İLKHA 'da yer alan habere göre, imar affı Türkiye'de en son 2018 yılında kabul edilmişti.

TBMM Başkanlığı tarafından komisyona sevk edilen imar barışı yasasının kabul edilmesiyle beraber yapı ruhsatı alamayan mülk sahibi vatandaşlar bu yasadan yararlanmıştı.

2018 yılında çıkarılan ve 31 Aralık 2017'den önce yapılmış kaçak yapıların imar ve iskan sorununun çözülmesi amacıyla yapılan imar barışı bir kez daha gündeme gelmeye başladı.

Konuyla ilgili İLKHA muhabirine konuşan İmar Barışı Mağdurları Platformu Bursa Temsilcisi Celalettin Sağbaş, 2018 yılında çıkarılan imar barışı kanununuyla ilgili mağduriyetlerin çok fazla olduğunu ve iki yıldan beridir de bu mağduriyetleri dile getirdiklerini söyledi.

“İnsanlar imar barışına başvurduklarında neye göre başvuracaklarını bilmiyorlardı”

Bu kanunun 2017 yılında çıktığını belirten Sağbaş, “Fakat uygulanması 2018 yılında başladı. 2017 yılına kadar olan imarları kapsadı. 2018 yılının altıncı ayında çıkan kanun ödemeleri 2019 yılının ortalarına kadar devam etti.

İnsanlar 'biz parayı yatırırsak 2019 yılının sonuna kadar olan bütün yapıları kapsar. Çünkü reklam videolarında herhangi bir tarih telaffuz edilmedi. Bundan dolayı bir mağduriyet doğdu" diyorlar. İnsanlar imar barışına başvurduklarında neye göre başvuracaklarını bilmiyorlardı.

Sadece ellerindeki belgeleri ve resimleri götürdüler. 'Bizim burada evimiz var denildi,' bunlar kayıt altına alındı. Gerçekte burada ev var mı yok mu kimse araştırmadı. Beyan esastı denildi. Eğer vatandaşa verdiğin beyanı kabul ettiysen, tekrar iki sene sonra iptal edemezsin.

Çünkü vatandaşın beyanını kabul ettiniz. Devlet olarak aslında inceleyip bir kritere oturtman gerekiyordu. Bu kanuna uymayanların yapı-kayıt belgelerini iptal etmemen gerekiyor.” diye belirtti.

"Bu yasa teklifinin meclise gelmesini dört gözle bekliyoruz"

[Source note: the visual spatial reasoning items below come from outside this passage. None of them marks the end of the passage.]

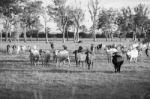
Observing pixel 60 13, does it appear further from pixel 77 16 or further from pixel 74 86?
pixel 74 86

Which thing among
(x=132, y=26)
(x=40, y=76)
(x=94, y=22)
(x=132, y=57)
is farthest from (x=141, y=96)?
(x=132, y=26)

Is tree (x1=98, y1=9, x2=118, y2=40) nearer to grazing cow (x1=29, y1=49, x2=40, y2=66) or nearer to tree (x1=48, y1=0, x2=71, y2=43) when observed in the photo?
tree (x1=48, y1=0, x2=71, y2=43)

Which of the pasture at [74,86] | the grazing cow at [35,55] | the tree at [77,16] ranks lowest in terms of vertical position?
the pasture at [74,86]

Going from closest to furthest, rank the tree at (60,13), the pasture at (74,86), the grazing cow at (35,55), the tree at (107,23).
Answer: the pasture at (74,86) → the grazing cow at (35,55) → the tree at (60,13) → the tree at (107,23)

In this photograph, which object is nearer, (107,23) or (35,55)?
(35,55)

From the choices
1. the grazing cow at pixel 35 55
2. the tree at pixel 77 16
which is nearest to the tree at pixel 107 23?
the tree at pixel 77 16

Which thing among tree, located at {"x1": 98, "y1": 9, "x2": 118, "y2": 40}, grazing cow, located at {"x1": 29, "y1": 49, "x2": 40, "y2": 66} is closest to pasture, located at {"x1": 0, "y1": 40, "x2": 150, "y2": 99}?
grazing cow, located at {"x1": 29, "y1": 49, "x2": 40, "y2": 66}

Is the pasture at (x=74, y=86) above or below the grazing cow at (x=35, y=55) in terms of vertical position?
below

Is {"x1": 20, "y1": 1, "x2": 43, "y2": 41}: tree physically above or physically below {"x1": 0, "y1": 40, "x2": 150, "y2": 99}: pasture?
above

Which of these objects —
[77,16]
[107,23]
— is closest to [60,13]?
[77,16]

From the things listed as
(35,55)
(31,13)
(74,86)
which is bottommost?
(74,86)

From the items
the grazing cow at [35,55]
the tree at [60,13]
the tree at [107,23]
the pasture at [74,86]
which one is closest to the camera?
the pasture at [74,86]

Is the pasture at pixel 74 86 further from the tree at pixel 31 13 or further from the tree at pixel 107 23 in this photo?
the tree at pixel 107 23

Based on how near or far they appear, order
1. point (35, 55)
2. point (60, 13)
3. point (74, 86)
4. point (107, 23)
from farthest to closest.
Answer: point (107, 23), point (60, 13), point (35, 55), point (74, 86)
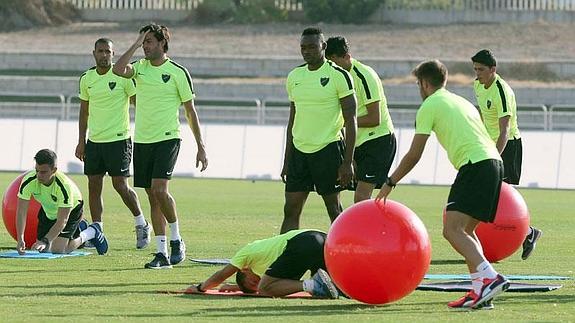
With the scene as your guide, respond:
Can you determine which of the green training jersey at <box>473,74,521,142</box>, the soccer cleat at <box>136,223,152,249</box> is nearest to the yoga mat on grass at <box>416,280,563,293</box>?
the green training jersey at <box>473,74,521,142</box>

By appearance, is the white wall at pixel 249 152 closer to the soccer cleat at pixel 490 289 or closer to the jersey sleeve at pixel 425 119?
the jersey sleeve at pixel 425 119

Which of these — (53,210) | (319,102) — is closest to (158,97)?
(319,102)

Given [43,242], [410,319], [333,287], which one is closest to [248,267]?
[333,287]

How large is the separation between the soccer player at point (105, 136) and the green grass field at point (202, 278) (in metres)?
0.59

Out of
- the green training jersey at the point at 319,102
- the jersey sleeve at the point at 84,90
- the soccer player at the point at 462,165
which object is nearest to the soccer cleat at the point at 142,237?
the jersey sleeve at the point at 84,90

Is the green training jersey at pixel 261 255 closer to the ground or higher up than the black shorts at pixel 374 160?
closer to the ground

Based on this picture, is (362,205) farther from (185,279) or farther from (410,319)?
(185,279)

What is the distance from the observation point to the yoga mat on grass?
13.2 metres

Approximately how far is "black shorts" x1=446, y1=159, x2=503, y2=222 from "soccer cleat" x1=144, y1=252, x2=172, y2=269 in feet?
13.3

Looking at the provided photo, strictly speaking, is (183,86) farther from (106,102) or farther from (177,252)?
(106,102)

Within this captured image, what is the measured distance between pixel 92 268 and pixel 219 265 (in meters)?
1.28

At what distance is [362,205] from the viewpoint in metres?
12.0

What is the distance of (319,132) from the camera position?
47.3 feet

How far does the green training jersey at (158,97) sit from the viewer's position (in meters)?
15.3
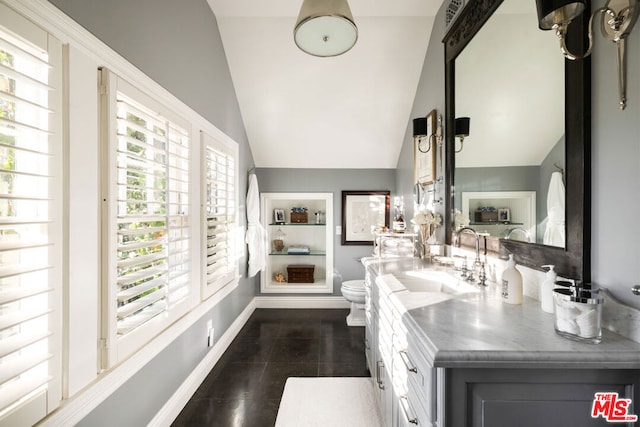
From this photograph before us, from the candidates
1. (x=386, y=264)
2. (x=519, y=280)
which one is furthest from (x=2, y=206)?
(x=386, y=264)

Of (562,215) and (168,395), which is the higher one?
(562,215)

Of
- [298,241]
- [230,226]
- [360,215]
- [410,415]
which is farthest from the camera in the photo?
[298,241]

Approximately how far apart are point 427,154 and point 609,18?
5.87 feet

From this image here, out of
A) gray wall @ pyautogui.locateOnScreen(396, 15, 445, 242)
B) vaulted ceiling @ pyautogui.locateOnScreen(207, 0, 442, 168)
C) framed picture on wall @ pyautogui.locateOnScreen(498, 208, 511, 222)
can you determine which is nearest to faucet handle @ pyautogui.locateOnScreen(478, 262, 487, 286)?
framed picture on wall @ pyautogui.locateOnScreen(498, 208, 511, 222)

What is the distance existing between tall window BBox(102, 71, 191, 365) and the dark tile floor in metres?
0.77

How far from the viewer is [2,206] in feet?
3.21

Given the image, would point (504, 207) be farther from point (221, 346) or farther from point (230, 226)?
point (221, 346)

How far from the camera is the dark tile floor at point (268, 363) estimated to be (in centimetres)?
215

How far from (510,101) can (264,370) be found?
2.72m

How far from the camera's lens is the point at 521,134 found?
5.09ft

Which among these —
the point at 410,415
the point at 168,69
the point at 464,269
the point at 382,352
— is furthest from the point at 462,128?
the point at 168,69

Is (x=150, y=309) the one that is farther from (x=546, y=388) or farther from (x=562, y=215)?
(x=562, y=215)

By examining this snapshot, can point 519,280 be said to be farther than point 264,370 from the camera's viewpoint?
No

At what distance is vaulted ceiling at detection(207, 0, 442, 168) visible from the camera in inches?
112
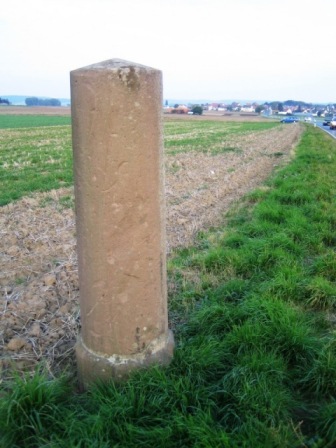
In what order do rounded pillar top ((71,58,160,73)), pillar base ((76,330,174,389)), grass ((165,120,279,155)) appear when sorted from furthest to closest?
1. grass ((165,120,279,155))
2. pillar base ((76,330,174,389))
3. rounded pillar top ((71,58,160,73))

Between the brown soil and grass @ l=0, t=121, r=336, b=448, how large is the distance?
544mm

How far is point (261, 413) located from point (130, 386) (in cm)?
78

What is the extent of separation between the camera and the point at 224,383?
2541 millimetres

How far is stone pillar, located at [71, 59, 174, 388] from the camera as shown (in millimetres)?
2312

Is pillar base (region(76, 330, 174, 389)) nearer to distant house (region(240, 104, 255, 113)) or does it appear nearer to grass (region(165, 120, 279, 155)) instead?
grass (region(165, 120, 279, 155))

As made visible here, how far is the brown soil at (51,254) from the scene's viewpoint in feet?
10.4

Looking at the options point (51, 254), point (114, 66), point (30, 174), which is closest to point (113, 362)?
point (114, 66)

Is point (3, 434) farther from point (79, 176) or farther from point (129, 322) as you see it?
point (79, 176)

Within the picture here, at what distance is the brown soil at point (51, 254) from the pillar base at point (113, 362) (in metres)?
0.28

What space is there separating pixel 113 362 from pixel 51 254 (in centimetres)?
288

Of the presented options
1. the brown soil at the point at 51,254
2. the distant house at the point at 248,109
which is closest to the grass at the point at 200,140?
the brown soil at the point at 51,254

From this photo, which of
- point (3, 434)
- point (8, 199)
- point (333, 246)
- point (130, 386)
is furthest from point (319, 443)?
point (8, 199)

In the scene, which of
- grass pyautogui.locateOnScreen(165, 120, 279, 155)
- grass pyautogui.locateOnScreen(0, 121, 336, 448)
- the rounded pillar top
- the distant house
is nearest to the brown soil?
grass pyautogui.locateOnScreen(0, 121, 336, 448)

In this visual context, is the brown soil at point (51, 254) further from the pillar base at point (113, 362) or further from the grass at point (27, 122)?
the grass at point (27, 122)
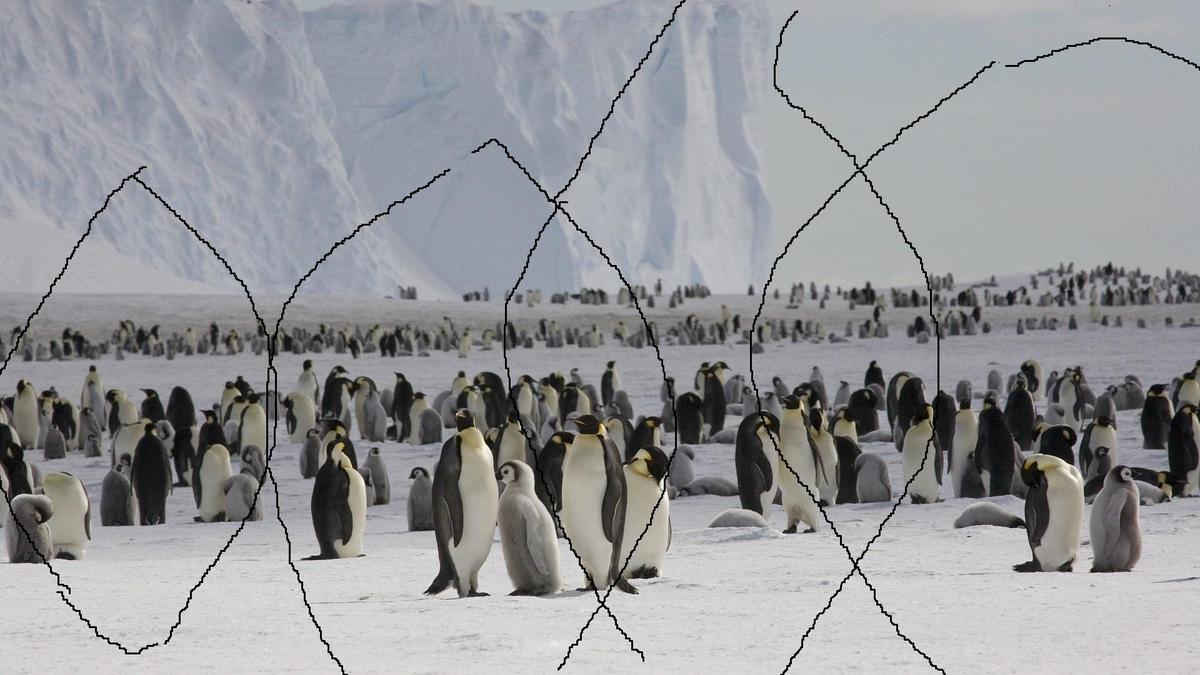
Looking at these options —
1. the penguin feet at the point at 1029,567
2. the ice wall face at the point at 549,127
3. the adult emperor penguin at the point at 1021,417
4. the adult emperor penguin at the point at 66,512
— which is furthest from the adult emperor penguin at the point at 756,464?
the ice wall face at the point at 549,127

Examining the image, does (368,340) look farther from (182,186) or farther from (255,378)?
(182,186)

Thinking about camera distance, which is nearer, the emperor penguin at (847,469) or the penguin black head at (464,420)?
the penguin black head at (464,420)

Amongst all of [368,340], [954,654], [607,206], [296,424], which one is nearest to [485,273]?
[607,206]

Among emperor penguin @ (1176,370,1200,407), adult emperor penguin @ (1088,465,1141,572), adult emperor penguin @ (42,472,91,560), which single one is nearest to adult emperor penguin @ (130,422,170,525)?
adult emperor penguin @ (42,472,91,560)

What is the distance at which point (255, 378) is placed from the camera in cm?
2320

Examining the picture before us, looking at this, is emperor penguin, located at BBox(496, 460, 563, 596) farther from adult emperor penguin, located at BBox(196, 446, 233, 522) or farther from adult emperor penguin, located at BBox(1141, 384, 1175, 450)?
adult emperor penguin, located at BBox(1141, 384, 1175, 450)

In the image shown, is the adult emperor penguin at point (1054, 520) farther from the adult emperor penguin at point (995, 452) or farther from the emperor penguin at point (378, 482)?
the emperor penguin at point (378, 482)

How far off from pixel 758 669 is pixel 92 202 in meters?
61.1

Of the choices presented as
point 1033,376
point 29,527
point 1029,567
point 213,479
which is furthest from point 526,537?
point 1033,376

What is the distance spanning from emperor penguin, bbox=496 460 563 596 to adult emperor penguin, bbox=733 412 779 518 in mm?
3033

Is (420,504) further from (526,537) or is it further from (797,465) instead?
(526,537)

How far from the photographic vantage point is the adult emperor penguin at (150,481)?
31.5 feet

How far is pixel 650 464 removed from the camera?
5.99m

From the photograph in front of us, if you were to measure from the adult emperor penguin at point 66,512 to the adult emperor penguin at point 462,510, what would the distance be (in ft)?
8.28
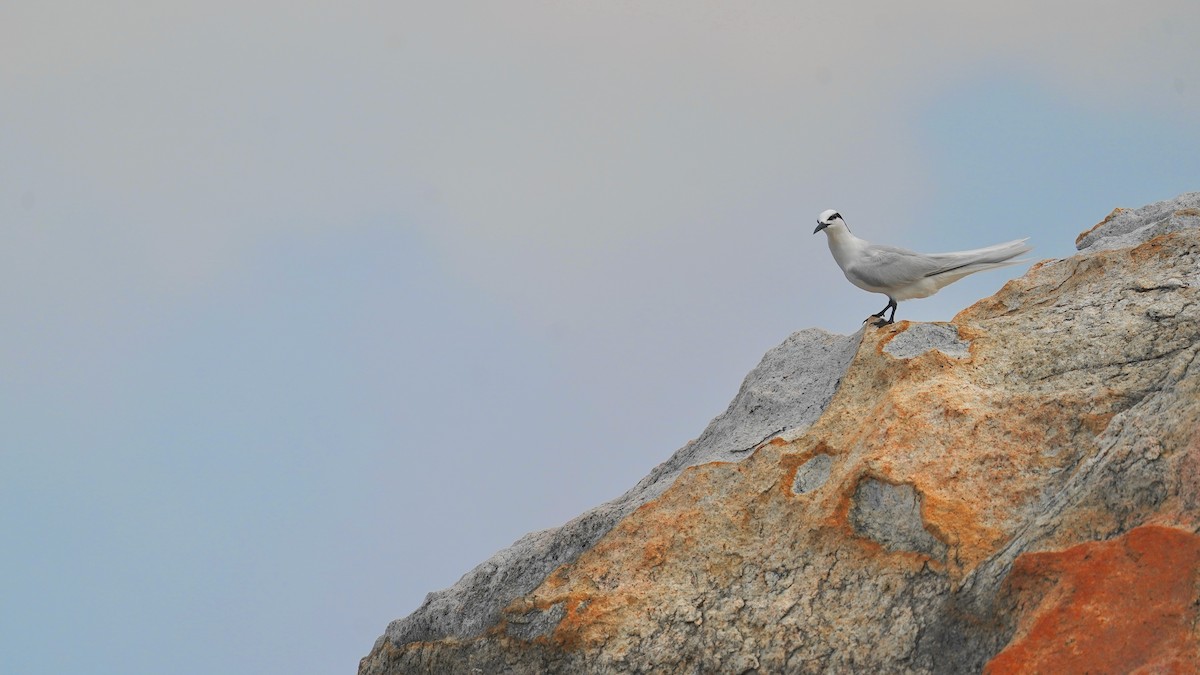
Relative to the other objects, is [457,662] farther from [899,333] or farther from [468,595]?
[899,333]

Mağduriyetlerde bir rantçı kesim bir de zorunlu olarak bunu yapma ihtiyacı hisseden kesim olduğunu söyleyen Sağbaş, “Bunların ayırt edilmesi gerekiyor. Hazineden ev yapmış, orman arazisine ev yapmıştır. Bu gibi nedenleri ayırt edelim ve müsaade etmeyelim.

Fakat adam kendi arazisi ve arsasına başını sokacak bir ev yapmıştır. Bu adamın evini yıkmakla, cezayla tehdit etmen bizim anayasamızın eşitlik ilkesine de aykırıdır. Çünkü kanunda 2017 ve öncesi dediniz. Bu mağduriyetlerin giderilmesi gerekiyor.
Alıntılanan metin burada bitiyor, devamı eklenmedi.